▶ _原文摘錄_
深度學習的數據格式轉換(mobilenet+ssd,centernet)

深度學習的數據格式轉換(mobilenet+ssd,centernet)

初步生成VOC2012數據集

1、數據標註

1.1有目標的圖片標註

應用labelImg對圖片進行標註,下載鏈接:https://github.com/tzutalin/labelImg
標註時,需要注意的點,(參考自https://blog.csdn.net/chenmaolin88/article/details/79357502)

標註什麼 預定義的所有類別的所有對象實例(就是說,如果圖片裏面有3只浣熊,就要分別標註3只浣熊), 除非:你拿不準那玩意兒是不是。對象非常非常的小(尺度自己拿捏),只能看見對象的不到 10-20%的部分 , 因此你拿不準那個到底是哪一類的,比如你只能看見一個輪胎,你不確定是卡車還是小轎車,這種就可以不用標註.如果圖片中的對象肉眼都難以識別,就丟掉這張圖片
難以識別(difficult) 若肉眼雖然可以大致識別,但確信度不是很高,則勾選difficult複選框,表示這個對象不是很好識別。
矩形框 用矩形框標註對象的可見區域, 不可見的區域不要標註. 非對象的區域不要標註,矩形框應該要且僅包括對象的所有可見的像素點, 除非爲了包括很小一部分的對象部件,需要擴大很大一個矩形框面積,比如,小轎車的天線可以不用框進來,因爲他太小了,且天線對於汽車來說無關緊要,並非主要特徵。
截斷Truncated 如果對象超過 15-20% 的部分不在矩形框內,則將對象標記爲Truncated. 這個標記意味着矩形框內沒有包含完成的對象實例。這個屬性在LabelImg中無法直接勾選,需要手工編輯XML文件裏的對應標籤。
遮擋Occlusion 如果矩形框內,對象有超過 5% 的部分被遮擋, 標記爲 Occluded. 這個標記指示矩形框內的圖像存在被遮擋的情況。這個屬性在LabelImg中無法直接勾選,需要手工編輯XML文件裏的對應標籤。
衣服、雪、泥etc 如果遮擋物是跟對象強相關的,則不用標記爲遮擋,比如 人身上的衣服,應視爲人的一部分。
透明 透過玻璃看到的對象也應該被標記, 但是若玻璃是有點反光的,則玻璃上的映像,應被標記爲遮擋 occlusion
鏡子 鏡子裏的對象也應該被標記。

▶ _給定任務_
請把原文摘錄中以含有「應用labelImg對圖片進」的字句開頭、到「鏡子 鏡子裏的對象也應該被標記。」結束的那一段原樣照錄一遍。

▶ _資料條目_
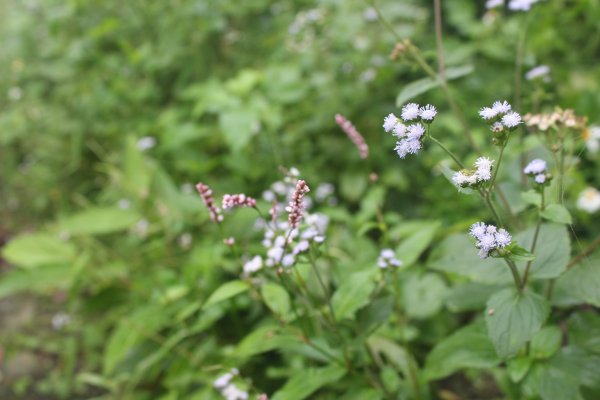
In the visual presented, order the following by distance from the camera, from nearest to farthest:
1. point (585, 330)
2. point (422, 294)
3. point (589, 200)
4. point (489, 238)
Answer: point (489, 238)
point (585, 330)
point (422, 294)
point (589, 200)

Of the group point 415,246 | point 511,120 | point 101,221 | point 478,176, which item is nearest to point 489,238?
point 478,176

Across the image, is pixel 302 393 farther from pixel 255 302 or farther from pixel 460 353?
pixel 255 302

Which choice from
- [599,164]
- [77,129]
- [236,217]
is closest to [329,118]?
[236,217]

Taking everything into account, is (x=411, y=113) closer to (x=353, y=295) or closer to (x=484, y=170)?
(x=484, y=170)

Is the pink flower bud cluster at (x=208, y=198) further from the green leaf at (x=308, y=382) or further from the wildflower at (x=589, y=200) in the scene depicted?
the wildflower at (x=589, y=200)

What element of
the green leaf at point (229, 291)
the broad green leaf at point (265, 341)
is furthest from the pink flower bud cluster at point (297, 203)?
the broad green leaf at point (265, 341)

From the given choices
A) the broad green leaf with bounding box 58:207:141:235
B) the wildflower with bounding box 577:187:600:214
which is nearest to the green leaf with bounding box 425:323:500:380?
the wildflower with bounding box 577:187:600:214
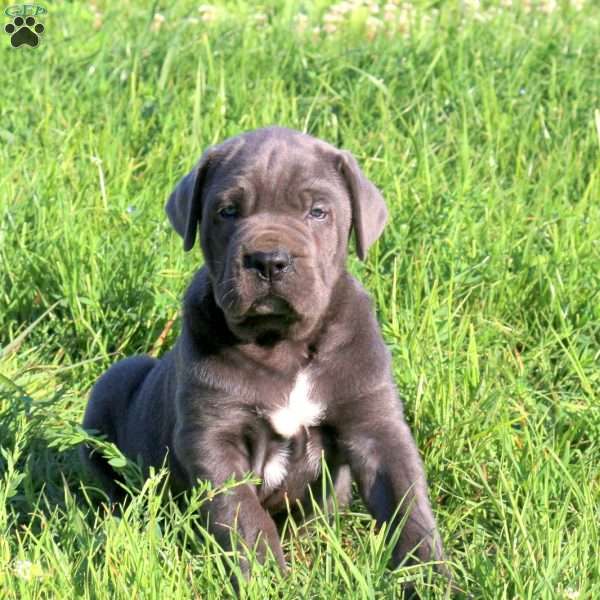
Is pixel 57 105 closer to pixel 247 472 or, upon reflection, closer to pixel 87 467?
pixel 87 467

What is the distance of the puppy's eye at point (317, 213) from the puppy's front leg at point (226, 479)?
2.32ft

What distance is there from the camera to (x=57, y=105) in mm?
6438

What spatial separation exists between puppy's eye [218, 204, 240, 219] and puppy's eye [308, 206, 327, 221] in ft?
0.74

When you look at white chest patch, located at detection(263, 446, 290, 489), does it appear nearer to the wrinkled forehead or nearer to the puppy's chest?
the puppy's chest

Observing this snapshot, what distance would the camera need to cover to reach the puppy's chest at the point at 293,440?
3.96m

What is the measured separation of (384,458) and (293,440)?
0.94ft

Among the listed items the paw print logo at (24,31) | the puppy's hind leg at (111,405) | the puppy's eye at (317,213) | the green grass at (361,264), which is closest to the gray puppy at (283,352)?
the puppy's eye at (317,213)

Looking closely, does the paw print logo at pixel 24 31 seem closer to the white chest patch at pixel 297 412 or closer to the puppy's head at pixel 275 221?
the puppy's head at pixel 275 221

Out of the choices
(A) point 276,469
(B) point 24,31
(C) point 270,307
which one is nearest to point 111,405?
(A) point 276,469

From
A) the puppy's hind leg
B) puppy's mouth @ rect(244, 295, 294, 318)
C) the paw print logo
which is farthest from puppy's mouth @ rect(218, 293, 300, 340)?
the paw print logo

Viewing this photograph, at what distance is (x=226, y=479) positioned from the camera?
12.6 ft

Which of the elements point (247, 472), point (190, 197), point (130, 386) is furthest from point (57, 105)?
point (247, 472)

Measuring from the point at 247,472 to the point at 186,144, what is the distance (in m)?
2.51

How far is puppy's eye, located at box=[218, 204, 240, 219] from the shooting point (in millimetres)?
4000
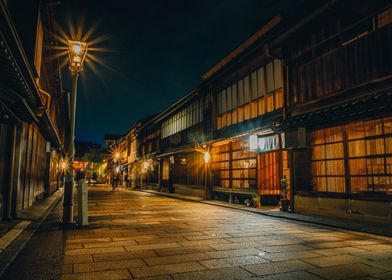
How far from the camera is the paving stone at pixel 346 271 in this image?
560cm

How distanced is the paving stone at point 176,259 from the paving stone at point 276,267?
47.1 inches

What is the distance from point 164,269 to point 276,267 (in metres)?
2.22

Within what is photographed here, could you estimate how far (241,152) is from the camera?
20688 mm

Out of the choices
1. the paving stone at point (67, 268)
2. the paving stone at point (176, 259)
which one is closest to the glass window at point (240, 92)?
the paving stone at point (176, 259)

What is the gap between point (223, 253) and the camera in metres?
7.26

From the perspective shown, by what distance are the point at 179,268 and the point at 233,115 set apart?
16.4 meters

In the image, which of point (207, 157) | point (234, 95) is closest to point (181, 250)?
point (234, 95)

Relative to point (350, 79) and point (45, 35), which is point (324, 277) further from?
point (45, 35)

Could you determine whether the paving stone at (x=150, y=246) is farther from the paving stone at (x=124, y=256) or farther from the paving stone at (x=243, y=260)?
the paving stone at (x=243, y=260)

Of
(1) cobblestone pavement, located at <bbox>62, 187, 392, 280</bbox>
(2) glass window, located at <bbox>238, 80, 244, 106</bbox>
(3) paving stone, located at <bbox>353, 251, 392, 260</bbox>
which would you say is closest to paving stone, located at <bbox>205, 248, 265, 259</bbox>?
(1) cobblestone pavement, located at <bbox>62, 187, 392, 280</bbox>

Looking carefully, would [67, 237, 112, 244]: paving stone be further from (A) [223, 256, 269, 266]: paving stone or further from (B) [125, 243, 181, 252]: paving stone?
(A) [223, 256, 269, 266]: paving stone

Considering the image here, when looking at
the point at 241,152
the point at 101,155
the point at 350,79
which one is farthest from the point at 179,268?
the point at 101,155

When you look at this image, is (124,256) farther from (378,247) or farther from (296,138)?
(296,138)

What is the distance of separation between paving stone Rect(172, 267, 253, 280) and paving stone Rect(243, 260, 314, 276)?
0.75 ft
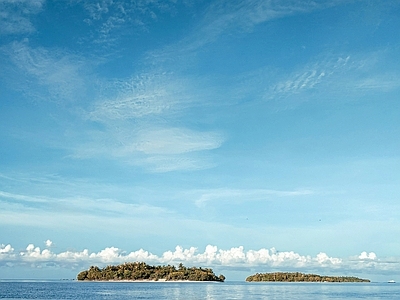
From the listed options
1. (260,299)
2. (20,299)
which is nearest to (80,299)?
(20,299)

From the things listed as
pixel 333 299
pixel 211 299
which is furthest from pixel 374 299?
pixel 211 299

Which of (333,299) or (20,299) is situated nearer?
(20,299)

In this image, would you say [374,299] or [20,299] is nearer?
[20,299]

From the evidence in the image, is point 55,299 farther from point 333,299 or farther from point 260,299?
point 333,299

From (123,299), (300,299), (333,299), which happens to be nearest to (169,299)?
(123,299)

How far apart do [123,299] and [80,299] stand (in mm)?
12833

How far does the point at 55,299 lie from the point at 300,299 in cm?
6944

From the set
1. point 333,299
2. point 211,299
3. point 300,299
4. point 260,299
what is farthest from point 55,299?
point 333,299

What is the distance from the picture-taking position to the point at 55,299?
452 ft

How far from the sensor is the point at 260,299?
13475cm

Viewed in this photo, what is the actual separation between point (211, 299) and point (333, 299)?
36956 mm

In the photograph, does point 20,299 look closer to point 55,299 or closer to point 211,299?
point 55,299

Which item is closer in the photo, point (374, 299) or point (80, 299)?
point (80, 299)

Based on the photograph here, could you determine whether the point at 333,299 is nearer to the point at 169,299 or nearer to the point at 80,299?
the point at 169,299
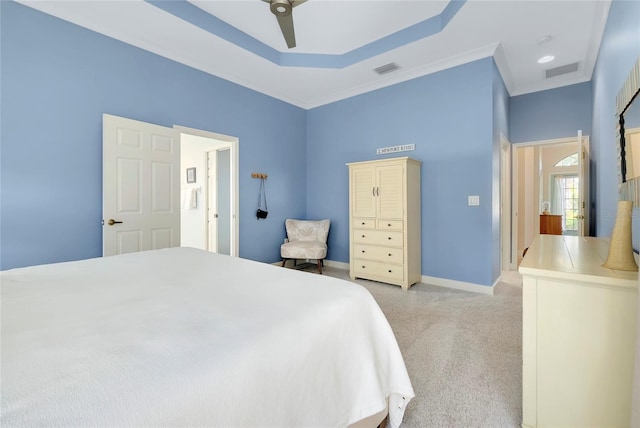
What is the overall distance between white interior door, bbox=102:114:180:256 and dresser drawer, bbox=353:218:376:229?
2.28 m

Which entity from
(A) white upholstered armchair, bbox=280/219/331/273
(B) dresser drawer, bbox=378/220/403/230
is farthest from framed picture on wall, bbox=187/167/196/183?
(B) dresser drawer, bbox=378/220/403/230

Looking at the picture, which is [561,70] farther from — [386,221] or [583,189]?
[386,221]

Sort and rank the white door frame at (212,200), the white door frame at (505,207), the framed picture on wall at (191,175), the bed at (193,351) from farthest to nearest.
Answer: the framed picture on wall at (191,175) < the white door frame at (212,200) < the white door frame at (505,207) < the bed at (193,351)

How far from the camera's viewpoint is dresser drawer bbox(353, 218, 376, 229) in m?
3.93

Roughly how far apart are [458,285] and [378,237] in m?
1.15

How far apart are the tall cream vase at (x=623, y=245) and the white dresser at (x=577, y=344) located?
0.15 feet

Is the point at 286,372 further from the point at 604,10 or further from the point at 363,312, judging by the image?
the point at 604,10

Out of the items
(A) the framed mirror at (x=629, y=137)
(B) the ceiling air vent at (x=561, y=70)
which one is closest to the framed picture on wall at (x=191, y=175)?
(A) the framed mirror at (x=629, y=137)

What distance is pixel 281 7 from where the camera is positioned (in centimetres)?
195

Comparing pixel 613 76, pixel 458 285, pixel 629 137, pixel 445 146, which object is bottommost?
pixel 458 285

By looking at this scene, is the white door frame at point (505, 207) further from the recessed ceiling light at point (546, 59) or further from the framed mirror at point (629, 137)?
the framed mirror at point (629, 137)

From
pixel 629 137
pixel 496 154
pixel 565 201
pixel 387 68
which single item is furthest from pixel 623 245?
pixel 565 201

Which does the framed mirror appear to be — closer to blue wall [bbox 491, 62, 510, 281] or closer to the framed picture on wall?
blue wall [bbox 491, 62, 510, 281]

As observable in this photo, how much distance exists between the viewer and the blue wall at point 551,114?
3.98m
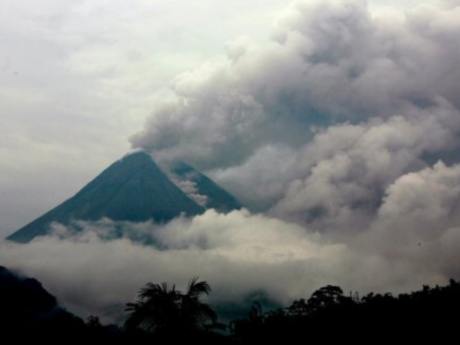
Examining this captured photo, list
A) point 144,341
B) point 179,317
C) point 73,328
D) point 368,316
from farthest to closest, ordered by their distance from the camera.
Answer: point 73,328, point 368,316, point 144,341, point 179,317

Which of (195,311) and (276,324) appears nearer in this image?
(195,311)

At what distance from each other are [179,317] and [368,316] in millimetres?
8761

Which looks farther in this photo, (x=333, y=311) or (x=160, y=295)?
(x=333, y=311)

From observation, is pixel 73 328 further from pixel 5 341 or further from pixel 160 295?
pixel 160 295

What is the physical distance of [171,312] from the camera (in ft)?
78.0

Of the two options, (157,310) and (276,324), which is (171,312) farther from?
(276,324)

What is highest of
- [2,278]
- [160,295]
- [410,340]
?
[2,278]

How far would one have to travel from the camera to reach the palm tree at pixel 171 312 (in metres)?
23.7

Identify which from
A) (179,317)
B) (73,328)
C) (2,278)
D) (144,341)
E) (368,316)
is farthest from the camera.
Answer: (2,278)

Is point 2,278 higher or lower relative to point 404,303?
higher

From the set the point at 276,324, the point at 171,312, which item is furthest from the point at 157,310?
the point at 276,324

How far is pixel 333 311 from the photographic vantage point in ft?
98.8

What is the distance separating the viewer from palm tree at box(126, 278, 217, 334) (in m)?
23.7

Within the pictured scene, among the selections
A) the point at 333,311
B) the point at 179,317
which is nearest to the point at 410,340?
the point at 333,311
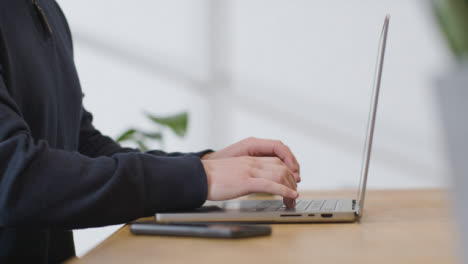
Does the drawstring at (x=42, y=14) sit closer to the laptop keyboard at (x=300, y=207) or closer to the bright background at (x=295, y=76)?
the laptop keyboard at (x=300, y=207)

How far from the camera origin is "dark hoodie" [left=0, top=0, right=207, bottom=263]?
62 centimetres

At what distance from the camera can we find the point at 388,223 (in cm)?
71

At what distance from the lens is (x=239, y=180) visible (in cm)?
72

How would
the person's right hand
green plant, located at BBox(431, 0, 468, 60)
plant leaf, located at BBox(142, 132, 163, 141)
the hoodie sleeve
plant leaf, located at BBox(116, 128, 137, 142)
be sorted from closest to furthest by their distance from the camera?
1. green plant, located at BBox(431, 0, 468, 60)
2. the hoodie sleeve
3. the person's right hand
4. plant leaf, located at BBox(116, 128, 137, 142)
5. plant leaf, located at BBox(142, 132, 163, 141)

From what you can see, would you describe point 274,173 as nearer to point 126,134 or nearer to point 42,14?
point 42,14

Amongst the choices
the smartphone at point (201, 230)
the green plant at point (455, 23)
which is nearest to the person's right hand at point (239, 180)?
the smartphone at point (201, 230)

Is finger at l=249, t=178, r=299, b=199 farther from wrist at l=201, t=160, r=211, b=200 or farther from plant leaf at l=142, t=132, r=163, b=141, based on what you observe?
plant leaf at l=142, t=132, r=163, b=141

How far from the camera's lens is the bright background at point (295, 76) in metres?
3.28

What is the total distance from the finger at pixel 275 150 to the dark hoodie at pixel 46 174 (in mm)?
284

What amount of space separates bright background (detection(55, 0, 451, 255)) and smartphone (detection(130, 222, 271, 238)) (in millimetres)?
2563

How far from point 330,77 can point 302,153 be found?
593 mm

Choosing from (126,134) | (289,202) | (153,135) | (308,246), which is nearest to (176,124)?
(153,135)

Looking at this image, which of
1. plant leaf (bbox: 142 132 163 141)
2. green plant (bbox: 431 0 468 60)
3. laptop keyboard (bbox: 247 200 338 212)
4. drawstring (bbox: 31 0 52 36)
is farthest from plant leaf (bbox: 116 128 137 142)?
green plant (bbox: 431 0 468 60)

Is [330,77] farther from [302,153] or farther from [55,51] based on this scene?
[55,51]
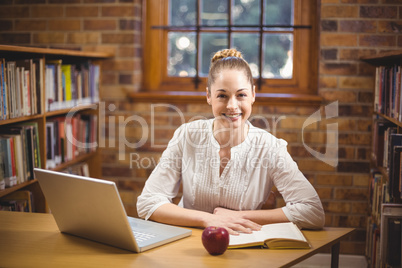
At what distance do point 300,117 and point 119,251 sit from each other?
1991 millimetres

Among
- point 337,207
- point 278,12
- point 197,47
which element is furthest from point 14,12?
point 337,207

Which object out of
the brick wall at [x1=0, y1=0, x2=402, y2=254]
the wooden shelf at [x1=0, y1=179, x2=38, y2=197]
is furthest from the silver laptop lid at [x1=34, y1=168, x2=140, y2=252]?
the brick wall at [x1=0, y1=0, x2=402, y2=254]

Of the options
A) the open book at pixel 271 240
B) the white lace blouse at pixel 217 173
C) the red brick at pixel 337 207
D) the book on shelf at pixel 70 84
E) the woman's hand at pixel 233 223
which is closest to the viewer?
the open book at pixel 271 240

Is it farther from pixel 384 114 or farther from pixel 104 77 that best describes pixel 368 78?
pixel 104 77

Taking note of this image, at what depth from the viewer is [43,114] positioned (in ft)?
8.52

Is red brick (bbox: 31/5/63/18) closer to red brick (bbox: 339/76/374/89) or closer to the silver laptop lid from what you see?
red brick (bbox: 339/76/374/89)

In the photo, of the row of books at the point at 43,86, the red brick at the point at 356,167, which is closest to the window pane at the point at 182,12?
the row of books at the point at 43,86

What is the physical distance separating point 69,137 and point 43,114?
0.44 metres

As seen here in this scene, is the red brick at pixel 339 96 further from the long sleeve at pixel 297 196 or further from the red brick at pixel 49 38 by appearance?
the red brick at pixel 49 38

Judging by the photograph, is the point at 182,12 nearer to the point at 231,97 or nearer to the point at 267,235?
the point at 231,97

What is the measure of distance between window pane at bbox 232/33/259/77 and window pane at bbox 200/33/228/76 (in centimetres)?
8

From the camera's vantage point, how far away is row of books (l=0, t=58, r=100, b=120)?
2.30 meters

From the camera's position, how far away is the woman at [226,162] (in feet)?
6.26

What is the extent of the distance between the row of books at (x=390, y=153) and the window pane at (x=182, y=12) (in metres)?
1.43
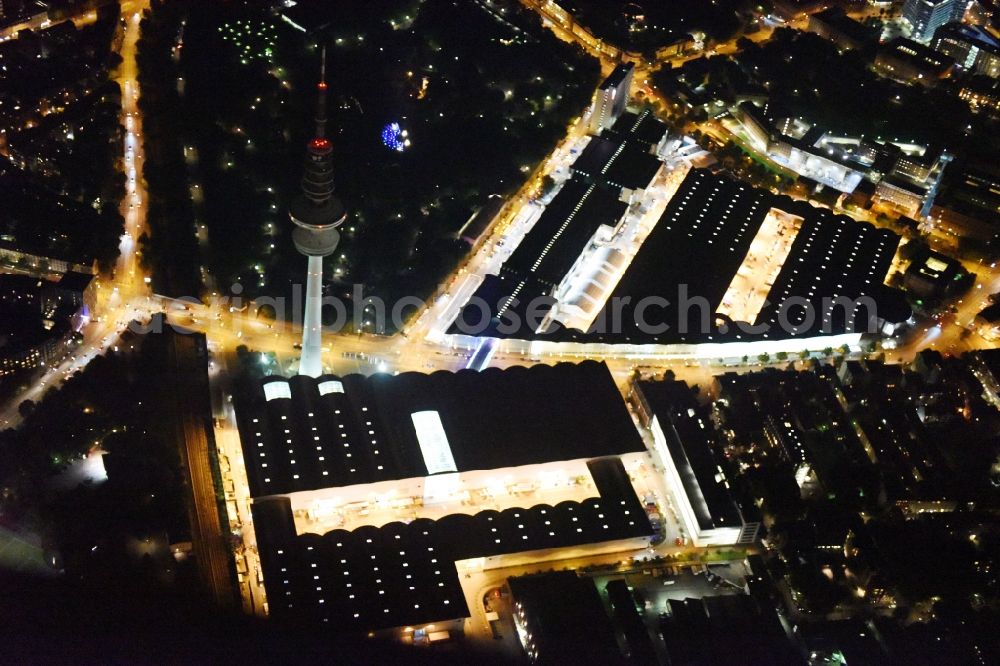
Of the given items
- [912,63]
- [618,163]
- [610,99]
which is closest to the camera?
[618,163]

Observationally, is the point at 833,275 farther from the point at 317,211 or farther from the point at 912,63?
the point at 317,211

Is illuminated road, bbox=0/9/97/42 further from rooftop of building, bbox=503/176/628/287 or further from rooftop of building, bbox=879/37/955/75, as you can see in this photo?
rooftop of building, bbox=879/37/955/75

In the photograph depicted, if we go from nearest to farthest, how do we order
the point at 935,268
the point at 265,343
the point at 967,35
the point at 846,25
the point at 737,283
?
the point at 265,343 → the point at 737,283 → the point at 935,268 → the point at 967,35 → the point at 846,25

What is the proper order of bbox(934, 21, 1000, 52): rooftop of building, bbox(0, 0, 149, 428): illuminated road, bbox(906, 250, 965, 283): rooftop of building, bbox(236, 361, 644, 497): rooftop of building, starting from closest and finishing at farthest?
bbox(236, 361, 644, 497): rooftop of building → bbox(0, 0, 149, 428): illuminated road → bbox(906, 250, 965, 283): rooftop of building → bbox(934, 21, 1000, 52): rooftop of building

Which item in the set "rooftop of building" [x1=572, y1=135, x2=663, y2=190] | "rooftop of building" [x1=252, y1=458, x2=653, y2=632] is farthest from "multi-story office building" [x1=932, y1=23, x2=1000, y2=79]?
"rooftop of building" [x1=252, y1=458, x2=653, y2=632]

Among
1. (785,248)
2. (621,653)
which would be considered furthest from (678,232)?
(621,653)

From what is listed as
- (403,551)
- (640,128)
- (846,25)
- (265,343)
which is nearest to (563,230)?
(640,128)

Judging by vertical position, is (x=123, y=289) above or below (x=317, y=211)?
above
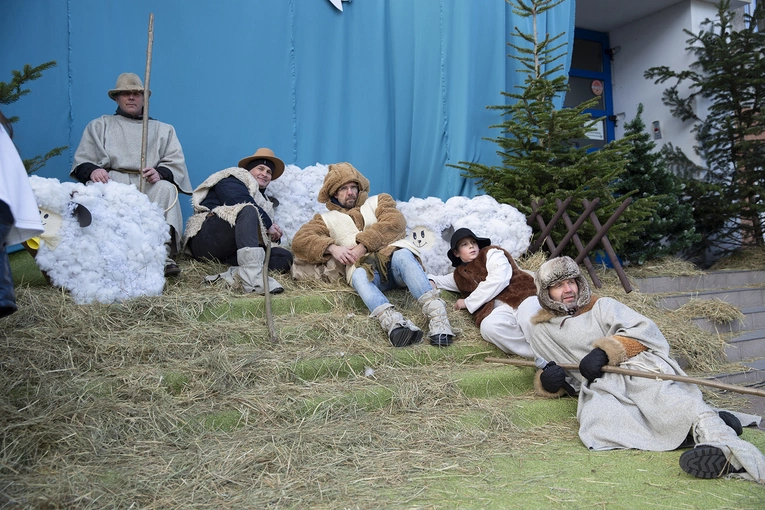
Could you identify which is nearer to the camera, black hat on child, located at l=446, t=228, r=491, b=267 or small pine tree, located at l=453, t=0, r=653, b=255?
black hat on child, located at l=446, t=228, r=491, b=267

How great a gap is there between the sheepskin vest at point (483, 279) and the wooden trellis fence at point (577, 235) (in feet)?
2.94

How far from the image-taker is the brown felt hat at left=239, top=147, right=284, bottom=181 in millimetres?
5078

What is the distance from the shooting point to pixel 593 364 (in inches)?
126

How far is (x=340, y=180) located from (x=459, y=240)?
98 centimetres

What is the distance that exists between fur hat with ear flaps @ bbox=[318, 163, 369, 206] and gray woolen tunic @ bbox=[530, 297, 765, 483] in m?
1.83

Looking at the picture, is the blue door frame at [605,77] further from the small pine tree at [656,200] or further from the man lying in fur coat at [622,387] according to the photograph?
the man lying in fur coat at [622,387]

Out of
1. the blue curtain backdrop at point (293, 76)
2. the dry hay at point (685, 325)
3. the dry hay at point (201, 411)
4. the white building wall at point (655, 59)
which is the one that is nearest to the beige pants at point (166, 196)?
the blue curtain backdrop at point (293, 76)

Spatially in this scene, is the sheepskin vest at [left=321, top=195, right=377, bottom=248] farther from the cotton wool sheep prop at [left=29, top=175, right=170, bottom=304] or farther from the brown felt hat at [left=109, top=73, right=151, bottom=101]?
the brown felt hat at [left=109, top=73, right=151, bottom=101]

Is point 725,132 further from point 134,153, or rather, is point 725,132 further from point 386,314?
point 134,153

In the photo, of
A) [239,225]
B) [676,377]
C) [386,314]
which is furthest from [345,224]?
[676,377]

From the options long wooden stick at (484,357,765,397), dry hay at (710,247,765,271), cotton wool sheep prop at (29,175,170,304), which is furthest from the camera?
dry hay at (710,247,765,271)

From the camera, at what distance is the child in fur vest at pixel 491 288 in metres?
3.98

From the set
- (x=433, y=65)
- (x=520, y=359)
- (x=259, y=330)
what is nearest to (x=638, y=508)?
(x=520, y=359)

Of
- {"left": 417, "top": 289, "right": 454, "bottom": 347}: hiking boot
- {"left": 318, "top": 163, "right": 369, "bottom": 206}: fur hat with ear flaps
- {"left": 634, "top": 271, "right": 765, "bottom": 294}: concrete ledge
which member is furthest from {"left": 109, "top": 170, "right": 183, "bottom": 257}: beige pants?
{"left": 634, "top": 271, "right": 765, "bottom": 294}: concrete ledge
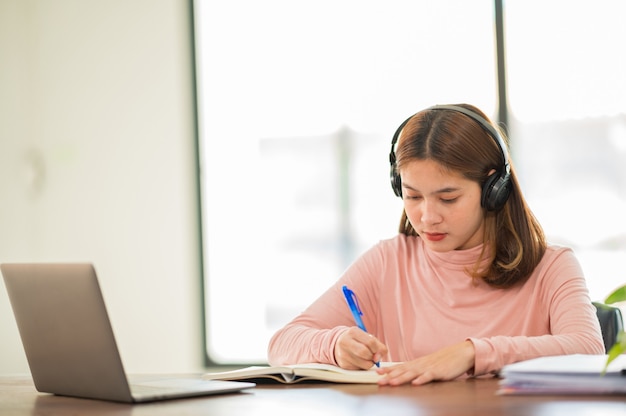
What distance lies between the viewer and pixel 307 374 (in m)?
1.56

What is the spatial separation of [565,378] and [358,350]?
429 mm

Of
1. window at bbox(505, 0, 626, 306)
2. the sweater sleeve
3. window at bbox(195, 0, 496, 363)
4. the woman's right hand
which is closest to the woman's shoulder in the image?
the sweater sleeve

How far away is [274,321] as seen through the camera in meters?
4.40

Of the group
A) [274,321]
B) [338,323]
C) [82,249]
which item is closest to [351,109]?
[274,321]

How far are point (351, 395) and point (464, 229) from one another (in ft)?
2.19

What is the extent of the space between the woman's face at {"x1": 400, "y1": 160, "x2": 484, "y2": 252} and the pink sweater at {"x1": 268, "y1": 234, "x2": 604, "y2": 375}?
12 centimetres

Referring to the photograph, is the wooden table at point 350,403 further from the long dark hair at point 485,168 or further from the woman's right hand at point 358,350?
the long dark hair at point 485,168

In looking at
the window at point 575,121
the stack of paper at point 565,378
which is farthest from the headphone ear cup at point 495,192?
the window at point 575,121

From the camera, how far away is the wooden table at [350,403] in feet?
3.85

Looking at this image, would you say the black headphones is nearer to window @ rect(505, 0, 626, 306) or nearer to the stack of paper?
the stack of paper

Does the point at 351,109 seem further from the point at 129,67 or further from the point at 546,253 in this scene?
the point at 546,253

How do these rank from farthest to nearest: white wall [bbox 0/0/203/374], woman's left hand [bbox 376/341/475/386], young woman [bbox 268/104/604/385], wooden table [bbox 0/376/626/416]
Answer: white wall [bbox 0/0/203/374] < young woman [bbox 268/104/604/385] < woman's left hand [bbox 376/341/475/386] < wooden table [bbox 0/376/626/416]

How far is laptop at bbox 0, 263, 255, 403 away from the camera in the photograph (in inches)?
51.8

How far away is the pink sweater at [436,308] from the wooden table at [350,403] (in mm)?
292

▶ _參考答案_
應用labelImg對圖片進行標註,下載鏈接:https://github.com/tzutalin/labelImg
標註時,需要注意的點,(參考自https://blog.csdn.net/chenmaolin88/article/details/79357502)

標註什麼 預定義的所有類別的所有對象實例(就是說,如果圖片裏面有3只浣熊,就要分別標註3只浣熊), 除非:你拿不準那玩意兒是不是。對象非常非常的小(尺度自己拿捏),只能看見對象的不到 10-20%的部分 , 因此你拿不準那個到底是哪一類的,比如你只能看見一個輪胎,你不確定是卡車還是小轎車,這種就可以不用標註.如果圖片中的對象肉眼都難以識別,就丟掉這張圖片
難以識別(difficult) 若肉眼雖然可以大致識別,但確信度不是很高,則勾選difficult複選框,表示這個對象不是很好識別。
矩形框 用矩形框標註對象的可見區域, 不可見的區域不要標註. 非對象的區域不要標註,矩形框應該要且僅包括對象的所有可見的像素點, 除非爲了包括很小一部分的對象部件,需要擴大很大一個矩形框面積,比如,小轎車的天線可以不用框進來,因爲他太小了,且天線對於汽車來說無關緊要,並非主要特徵。
截斷Truncated 如果對象超過 15-20% 的部分不在矩形框內,則將對象標記爲Truncated. 這個標記意味着矩形框內沒有包含完成的對象實例。這個屬性在LabelImg中無法直接勾選,需要手工編輯XML文件裏的對應標籤。
遮擋Occlusion 如果矩形框內,對象有超過 5% 的部分被遮擋, 標記爲 Occluded. 這個標記指示矩形框內的圖像存在被遮擋的情況。這個屬性在LabelImg中無法直接勾選,需要手工編輯XML文件裏的對應標籤。
衣服、雪、泥etc 如果遮擋物是跟對象強相關的,則不用標記爲遮擋,比如 人身上的衣服,應視爲人的一部分。
透明 透過玻璃看到的對象也應該被標記, 但是若玻璃是有點反光的,則玻璃上的映像,應被標記爲遮擋 occlusion
鏡子 鏡子裏的對象也應該被標記。